Since bugs are a central piece in software development and testing we need an accurate description about what it is, so when those tricky ones occur we are able to make an accurate judgement about it.
There are several names for software bugs such as errors, problems, failures, defects, etc. Just by listing these variations we have a better idea of what it is: some type of error, of course. But this is a very narrow definition because it’s impossible to firmly state whether something really is a bug based solely on it. We need solid parameters to be able to decide whether something really is a bug or not. I have found such solid parameters on Patton (6-7):
- The software doesn’t do something that the product specification says it should do.
- The software does something that the product specification says it shouldn’t do.
- The software does something that the product specification doesn’t mention.
- The software doesn’t do something that the product specification doesn’t mention but should.
- The software is difficult to understand, hard to use, slow, or—in the software tester’s eyes —will be viewed by the end user as just plain not right.
The first two items are quite straightforward, but some questions may rise about the others.
For the third item, suppose a developer implementing a nice extra feature. Although it may be a nice feature, it may have side effects. The software tester will have more work to do, it may introduce more bugs or it may be part of a future release of the product (messing up with such a plan). If you are a developer and have an idea for a new feature, talk about it to your team first.

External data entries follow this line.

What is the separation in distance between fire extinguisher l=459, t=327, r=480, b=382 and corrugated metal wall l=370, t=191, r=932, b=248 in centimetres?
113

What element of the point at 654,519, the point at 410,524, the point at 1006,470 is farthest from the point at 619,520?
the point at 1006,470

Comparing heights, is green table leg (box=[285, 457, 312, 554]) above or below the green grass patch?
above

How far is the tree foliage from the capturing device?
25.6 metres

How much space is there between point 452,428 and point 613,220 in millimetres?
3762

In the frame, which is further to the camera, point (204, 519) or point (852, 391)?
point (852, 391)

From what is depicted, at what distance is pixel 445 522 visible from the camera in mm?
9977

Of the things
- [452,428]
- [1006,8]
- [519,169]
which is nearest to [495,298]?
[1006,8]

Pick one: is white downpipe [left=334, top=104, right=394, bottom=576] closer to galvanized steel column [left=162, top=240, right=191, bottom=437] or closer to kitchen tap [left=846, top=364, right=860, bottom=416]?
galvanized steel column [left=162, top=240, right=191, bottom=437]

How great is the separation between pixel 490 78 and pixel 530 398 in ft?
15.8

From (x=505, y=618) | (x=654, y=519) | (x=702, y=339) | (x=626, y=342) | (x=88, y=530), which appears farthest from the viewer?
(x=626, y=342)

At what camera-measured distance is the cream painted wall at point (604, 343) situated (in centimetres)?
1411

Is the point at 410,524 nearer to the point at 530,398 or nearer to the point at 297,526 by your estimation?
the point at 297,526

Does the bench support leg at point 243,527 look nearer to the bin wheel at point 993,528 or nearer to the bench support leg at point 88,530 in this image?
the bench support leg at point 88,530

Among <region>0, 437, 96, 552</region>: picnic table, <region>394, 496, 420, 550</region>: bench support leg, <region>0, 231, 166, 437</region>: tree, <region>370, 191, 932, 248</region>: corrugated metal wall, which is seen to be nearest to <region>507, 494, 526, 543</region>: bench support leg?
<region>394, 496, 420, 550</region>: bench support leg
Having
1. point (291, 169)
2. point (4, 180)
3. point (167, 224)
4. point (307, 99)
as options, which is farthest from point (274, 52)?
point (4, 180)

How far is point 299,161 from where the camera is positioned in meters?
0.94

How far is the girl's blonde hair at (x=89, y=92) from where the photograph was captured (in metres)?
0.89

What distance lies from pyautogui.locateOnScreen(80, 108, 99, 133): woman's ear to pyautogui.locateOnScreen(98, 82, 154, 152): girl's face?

The fourth item conflict with the third one, but it exists because no specification is perfect and will never cover every detail of the product. So here common sense and good communication must prevail. Ideally, the specification should be updated with new issues.
The fifth item covers any other possible bug, such as: a GUI icon is very small, a scrollbar is hard to use, a text is blurred, it’s difficult to find a piece of information, etc. As you can see it demands a lot of common sense and real world experience from the person who is testing, since those possible bugs might be subjective in some degree.

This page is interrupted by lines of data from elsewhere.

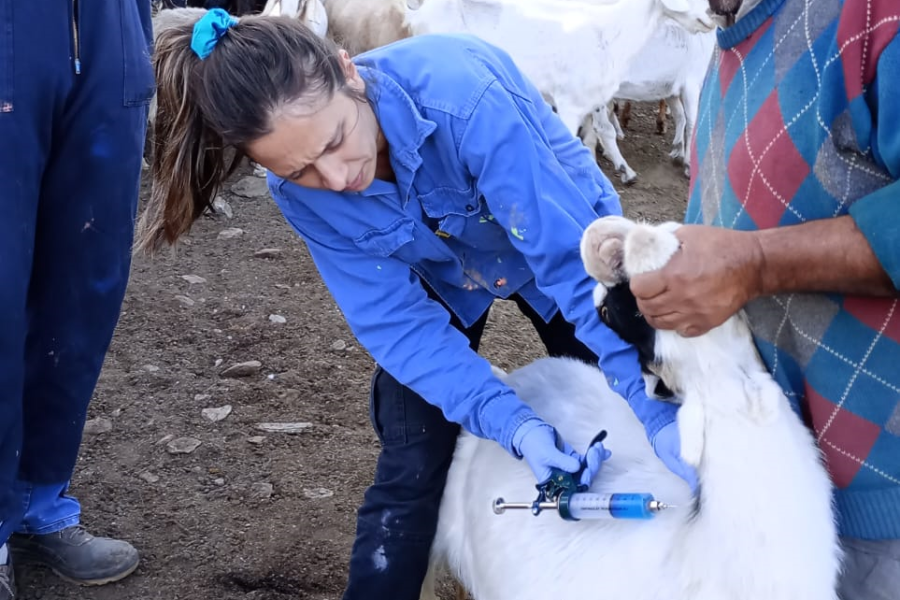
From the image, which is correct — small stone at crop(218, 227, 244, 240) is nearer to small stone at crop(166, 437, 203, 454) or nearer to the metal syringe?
small stone at crop(166, 437, 203, 454)

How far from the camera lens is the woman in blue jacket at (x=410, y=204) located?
1763 mm

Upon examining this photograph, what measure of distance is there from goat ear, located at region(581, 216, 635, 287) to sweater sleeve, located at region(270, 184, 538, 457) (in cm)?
62

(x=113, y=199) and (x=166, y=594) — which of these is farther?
(x=166, y=594)

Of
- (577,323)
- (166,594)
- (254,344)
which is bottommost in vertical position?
(254,344)

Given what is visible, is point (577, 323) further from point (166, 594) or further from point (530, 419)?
point (166, 594)

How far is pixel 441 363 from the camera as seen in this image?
1984mm

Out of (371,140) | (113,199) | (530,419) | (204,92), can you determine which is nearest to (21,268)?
(113,199)

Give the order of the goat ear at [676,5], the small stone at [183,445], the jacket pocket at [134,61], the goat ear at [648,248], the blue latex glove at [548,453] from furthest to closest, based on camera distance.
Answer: the goat ear at [676,5] → the small stone at [183,445] → the jacket pocket at [134,61] → the blue latex glove at [548,453] → the goat ear at [648,248]

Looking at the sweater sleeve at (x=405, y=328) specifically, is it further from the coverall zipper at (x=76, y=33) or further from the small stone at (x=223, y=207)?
the small stone at (x=223, y=207)

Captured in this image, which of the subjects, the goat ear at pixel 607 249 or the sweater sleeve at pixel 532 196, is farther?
the sweater sleeve at pixel 532 196

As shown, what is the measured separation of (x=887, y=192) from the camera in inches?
43.3

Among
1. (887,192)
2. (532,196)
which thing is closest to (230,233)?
(532,196)

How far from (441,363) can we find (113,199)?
3.59 ft

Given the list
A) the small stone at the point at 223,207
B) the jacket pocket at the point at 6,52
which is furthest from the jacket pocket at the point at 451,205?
the small stone at the point at 223,207
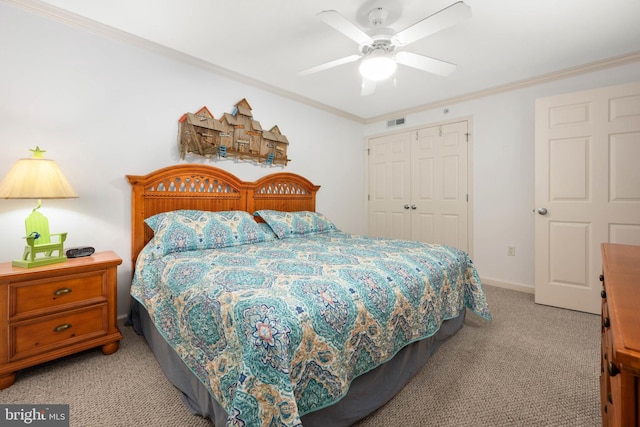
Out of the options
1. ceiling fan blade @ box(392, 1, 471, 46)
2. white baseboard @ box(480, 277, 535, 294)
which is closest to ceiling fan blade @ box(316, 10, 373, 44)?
ceiling fan blade @ box(392, 1, 471, 46)

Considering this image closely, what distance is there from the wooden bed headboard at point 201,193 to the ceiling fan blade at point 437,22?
6.71 feet

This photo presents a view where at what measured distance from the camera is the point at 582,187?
2.82m

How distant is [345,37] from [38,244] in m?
2.72

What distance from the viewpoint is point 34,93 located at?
2064mm

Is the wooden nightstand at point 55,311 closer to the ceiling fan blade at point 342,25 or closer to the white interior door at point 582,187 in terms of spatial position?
the ceiling fan blade at point 342,25

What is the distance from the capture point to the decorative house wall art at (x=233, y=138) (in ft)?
9.10

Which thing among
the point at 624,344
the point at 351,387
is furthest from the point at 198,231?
the point at 624,344

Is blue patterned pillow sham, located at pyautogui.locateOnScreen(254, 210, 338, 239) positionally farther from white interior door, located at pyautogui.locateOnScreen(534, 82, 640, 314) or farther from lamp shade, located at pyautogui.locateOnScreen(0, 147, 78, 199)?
white interior door, located at pyautogui.locateOnScreen(534, 82, 640, 314)

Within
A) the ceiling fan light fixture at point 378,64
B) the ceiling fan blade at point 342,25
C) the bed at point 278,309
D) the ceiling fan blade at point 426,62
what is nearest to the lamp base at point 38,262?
the bed at point 278,309

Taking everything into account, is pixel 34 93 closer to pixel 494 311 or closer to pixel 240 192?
pixel 240 192

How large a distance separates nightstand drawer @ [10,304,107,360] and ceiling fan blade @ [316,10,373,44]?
7.83 feet

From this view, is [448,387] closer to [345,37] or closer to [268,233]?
[268,233]

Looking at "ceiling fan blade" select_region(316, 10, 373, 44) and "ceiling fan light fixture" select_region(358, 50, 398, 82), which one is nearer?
"ceiling fan blade" select_region(316, 10, 373, 44)

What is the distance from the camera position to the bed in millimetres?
1072
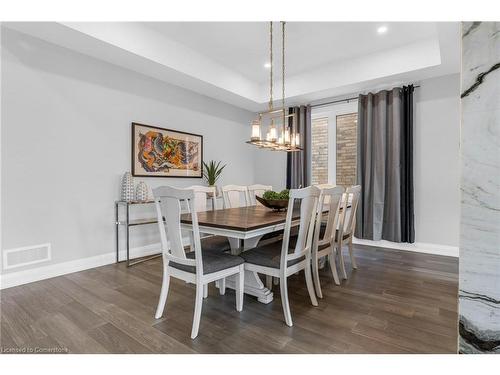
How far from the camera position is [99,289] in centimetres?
271

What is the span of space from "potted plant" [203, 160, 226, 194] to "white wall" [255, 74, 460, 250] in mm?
3151

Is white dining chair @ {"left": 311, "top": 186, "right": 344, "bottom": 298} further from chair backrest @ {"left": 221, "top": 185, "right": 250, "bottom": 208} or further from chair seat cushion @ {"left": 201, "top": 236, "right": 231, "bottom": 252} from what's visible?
chair backrest @ {"left": 221, "top": 185, "right": 250, "bottom": 208}

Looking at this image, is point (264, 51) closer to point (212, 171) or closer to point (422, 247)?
point (212, 171)

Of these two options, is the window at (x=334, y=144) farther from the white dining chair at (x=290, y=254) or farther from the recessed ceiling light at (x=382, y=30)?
the white dining chair at (x=290, y=254)

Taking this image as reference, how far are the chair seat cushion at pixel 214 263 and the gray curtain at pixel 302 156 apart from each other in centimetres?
304

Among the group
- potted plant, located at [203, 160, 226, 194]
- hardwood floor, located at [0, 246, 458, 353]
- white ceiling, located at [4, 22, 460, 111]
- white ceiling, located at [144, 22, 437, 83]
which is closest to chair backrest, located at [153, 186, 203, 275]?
hardwood floor, located at [0, 246, 458, 353]

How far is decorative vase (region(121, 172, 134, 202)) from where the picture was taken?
11.8 ft

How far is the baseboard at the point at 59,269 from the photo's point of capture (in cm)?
278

You may have noticed that only the fifth item doesn’t mention a product specification. This is due to the fact that it is a key documentation which must exist for any product. For more information about it please read my article What is a Product Specification?.
Another important issue to note is the difference between a bug itself, from a failure in the software. While a bug is the error itself, the root cause of something bad, a failure is its consequence, its effect in the running software. To illustrate this, consider a failure when you perform some operation in a software by pressing some UI button. That failure might be caused by a bug in a previous screen, or even by a bug in the software’s server-side API, returning an invalid data format. Also, a single bug may trigger multiple failures.
When a bug exists, but no one hit its failure, it’s called a latent bug (Patton 30).
Note that the way I’m using the terms bug and failure in this article is not universal. People may use different terms, and that’s ok. The important thing is that in the context of a discussion, in the context of a team, everyone is on the same page. I’ve chose bug as the root cause and failure as its consequence because they are very popular terms. When the bug term was coined it referred to the root cause of a failure: when a real life bug triggered a failure in the system.
I’ve found those concepts quite revealing and useful not only for myself, as a software developer and tester, but also for whole teams (project coordinators, QA professionals, etc), helping to improve teamwork communication and software’s quality.
Patton, Ron. Software Testing. 2nd ed. Sams, 2005.